La C64 durcit le ton en RDC : pas de dialogue sans abandon du changement constitutionnel
À Kinshasa, le jeudi 9 juillet 2026, la Coalition Article 64 pour la défense de l’ordre constitutionnel (C64) a tenu un point de presse. L’objectif était de détailler les circonstances de sa récente rencontre avec le président burundais Évariste Ndayishimiye, actuel président en exercice de l’Union africaine. Cette audience s’inscrivait dans le cadre des consultations menées par ce dernier concernant la crise en République démocratique du Congo (RDC).
Face à ce qu’elle a qualifié de « manipulations et de contrevérités » circulant autour de cette entrevue, la C64 a jugé essentiel de clarifier sa position.

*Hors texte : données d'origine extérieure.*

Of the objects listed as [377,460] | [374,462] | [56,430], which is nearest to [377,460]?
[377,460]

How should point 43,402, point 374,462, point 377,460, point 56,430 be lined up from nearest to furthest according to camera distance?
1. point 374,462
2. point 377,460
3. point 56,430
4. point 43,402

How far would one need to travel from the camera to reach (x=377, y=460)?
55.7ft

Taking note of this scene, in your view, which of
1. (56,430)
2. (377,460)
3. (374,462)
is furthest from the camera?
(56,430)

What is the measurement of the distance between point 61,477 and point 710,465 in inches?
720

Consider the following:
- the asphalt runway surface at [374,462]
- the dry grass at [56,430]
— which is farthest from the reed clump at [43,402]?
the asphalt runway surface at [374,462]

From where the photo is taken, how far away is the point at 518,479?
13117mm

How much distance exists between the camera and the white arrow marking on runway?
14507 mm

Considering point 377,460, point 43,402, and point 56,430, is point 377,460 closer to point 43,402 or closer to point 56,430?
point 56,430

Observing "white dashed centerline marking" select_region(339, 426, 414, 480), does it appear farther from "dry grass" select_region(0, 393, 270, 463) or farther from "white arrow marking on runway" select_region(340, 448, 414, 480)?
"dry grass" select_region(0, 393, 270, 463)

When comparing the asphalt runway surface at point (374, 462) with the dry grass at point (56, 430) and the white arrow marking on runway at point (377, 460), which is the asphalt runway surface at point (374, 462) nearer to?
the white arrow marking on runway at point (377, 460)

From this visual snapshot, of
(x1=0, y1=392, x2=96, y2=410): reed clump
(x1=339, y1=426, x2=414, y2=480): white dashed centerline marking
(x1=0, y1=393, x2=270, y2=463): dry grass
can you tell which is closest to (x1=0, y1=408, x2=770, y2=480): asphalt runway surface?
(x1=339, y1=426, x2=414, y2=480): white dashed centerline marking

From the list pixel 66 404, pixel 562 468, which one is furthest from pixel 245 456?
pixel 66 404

La coalition a fermement affirmé n’avoir jamais sollicité cette audience, soulignant que l’initiative provenait exclusivement du président en exercice de l’Union africaine, suite à ses propres échanges avec le président Félix Tshisekedi.
La coalition a rapporté que le président Ndayishimiye aurait vivement encouragé les autorités congolaises à privilégier un dialogue politique constructif et à renforcer la cohésion nationale. Ces mesures sont jugées cruciales pour faire face efficacement aux menaces qui pèsent sur la souveraineté de la RDC.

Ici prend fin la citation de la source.